Globally, quality-management certification of medical technology providers is the means to contribute to improving patient safety and benefit, and supporting timely market access for innovative technologies.

The key objective for this final 2019 regulatory forum was to assist members with preparing for the anticipated regulatory requirement to have a quality management certification in order to renew existing licenses from SAHPRA.

“Although SAHPRA is still to publish detailed guidelines, we want to equip members with information that assists them to initiate the certification process in their companies. Obtaining a certification against one of the international standards takes months of work, human resources and budget, so the sooner members begin with this, the easier and less disruptive to the business it will be,” explains Avanthi Govender Bester, chair of SAMED’s regulatory committee.

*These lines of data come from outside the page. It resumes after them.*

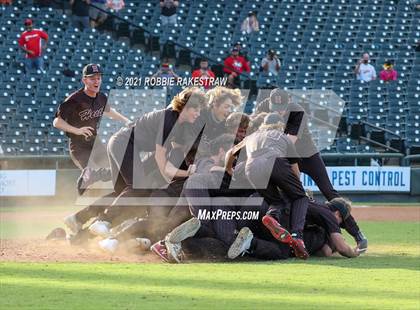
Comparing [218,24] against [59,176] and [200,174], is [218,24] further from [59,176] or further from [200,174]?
[200,174]

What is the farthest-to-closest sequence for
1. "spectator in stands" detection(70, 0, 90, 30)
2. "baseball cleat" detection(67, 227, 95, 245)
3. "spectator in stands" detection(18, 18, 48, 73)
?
"spectator in stands" detection(70, 0, 90, 30) → "spectator in stands" detection(18, 18, 48, 73) → "baseball cleat" detection(67, 227, 95, 245)

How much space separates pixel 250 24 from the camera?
105 feet

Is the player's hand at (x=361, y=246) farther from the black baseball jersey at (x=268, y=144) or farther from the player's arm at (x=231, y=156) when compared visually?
the player's arm at (x=231, y=156)

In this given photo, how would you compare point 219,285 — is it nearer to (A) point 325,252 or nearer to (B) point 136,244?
(B) point 136,244

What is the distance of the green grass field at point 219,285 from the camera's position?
9000mm

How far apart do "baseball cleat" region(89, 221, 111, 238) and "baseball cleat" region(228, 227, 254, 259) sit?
1.81 meters

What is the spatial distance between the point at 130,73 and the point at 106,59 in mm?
1051

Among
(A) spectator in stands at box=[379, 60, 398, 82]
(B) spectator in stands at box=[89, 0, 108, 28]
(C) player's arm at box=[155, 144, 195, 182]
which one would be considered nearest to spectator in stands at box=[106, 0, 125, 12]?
(B) spectator in stands at box=[89, 0, 108, 28]

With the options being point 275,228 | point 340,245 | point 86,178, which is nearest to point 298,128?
Answer: point 340,245

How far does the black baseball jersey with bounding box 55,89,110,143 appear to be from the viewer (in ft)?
47.3

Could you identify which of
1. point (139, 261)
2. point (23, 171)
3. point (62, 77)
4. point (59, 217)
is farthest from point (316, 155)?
point (62, 77)

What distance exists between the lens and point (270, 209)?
486 inches

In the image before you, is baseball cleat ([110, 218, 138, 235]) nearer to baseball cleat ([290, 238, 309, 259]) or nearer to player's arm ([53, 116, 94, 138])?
player's arm ([53, 116, 94, 138])

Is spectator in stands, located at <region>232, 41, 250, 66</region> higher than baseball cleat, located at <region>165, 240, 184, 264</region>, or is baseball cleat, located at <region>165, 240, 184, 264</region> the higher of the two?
spectator in stands, located at <region>232, 41, 250, 66</region>
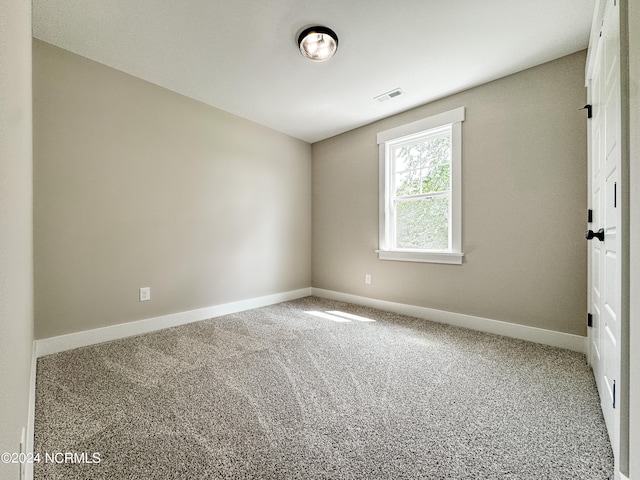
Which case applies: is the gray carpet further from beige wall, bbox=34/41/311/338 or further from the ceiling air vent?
the ceiling air vent

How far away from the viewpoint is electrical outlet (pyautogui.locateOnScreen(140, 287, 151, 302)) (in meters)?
2.56

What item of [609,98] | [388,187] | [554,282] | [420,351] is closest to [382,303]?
[420,351]

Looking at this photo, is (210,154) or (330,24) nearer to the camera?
(330,24)

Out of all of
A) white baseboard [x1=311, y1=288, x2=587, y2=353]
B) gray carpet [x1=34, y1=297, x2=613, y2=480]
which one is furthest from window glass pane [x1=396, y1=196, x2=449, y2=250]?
gray carpet [x1=34, y1=297, x2=613, y2=480]

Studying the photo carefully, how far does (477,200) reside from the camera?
265 centimetres

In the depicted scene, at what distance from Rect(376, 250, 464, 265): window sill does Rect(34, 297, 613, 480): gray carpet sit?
0.82 meters

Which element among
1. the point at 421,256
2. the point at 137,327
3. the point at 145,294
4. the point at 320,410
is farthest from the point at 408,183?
the point at 137,327

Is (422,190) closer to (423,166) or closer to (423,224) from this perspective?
(423,166)

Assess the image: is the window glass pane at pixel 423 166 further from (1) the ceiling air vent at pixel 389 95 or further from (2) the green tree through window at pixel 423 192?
(1) the ceiling air vent at pixel 389 95

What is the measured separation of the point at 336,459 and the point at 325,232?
123 inches

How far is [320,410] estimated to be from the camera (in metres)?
1.41

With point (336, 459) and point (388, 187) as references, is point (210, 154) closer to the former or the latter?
point (388, 187)

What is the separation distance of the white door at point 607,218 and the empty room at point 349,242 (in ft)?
0.09

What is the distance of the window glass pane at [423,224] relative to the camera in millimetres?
2957
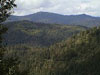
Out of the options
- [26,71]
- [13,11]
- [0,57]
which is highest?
[13,11]

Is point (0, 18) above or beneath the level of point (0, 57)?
above

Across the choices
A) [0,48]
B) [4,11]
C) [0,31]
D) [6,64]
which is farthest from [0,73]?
[4,11]

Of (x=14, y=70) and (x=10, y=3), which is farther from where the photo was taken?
(x=10, y=3)

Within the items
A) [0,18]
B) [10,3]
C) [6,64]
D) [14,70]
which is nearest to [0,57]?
[6,64]

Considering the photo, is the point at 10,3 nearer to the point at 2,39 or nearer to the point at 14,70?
the point at 2,39

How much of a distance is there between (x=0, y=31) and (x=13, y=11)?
2.14m

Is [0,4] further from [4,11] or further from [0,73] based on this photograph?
[0,73]

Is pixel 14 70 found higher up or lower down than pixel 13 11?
lower down

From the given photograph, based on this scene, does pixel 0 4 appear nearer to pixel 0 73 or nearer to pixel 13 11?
pixel 13 11

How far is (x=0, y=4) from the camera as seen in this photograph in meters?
20.9

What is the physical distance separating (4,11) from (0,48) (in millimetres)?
3268

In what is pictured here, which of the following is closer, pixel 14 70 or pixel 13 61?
pixel 14 70

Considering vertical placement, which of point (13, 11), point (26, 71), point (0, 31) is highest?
point (13, 11)

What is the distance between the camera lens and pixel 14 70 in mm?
19125
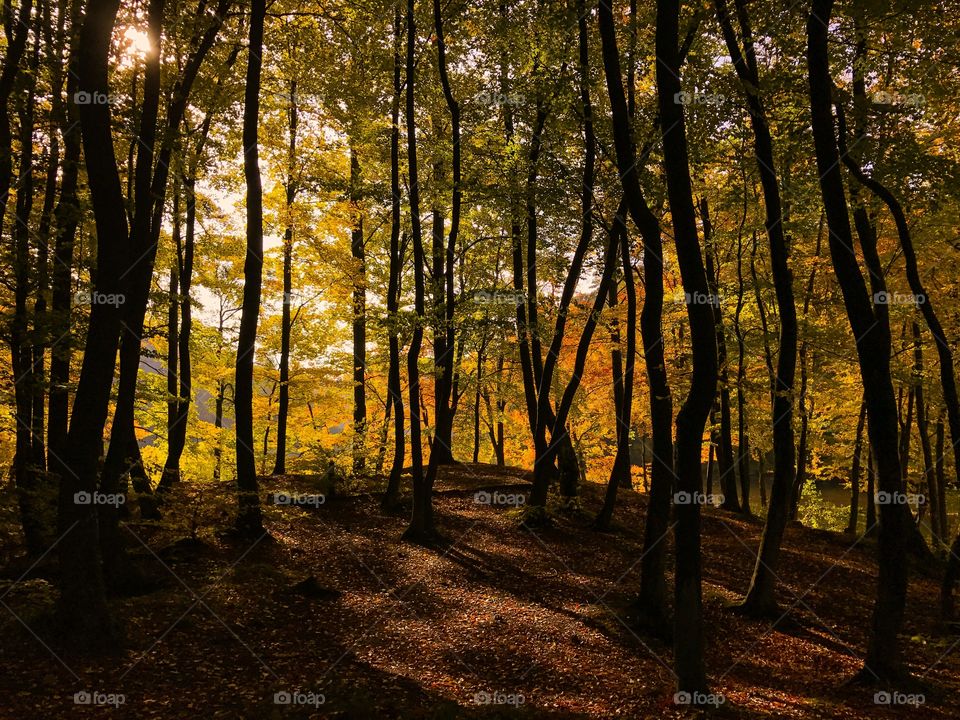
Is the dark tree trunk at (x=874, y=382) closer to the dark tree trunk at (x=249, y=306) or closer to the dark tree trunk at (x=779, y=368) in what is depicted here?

The two relevant quality management standards are:

  • ISO 9001:2015: this is a system widely used by medtech distributors that can also be used by manufacturers in addition to ISO 13485. The system is a tool for business management, improving products and services, and reducing or managing various operational risks. The process for obtaining ISO 9001 certification is done through a notified body. This entity assists a company with purchasing the standard, auditing its business and processes, recommending improvements needed to meet the requirements stipulated by the standard, assisting a company with training so it can implement the corrective actions, and finally certification.
  • ISO 13485:2016: this is a globally recognised standard specifically developed for the medical technology industry. Manufacturers apply the standard to ensure their quality systems compliance with regulators in different countries, including Canada, EU, Australia, Japan and to a large degree, the US FDA. The process for obtaining ISO 13485 is more complex and takes longer to obtain if the company is a manufacturer; distributors qualify for a reduced audit time. The process may, however, be simpler if a company already has ISO 9001 certification.

The implementation of a quality management system can take a long time depending on individual company resources (finance, infrastructure and personnel).

“We urge SAMED members to start working on their certification. Currently, the certification service provider capacity in South Africa is limited, and early scheduling of audits is strongly advised,” says Tanya Vogt, SAMED Executive Officer.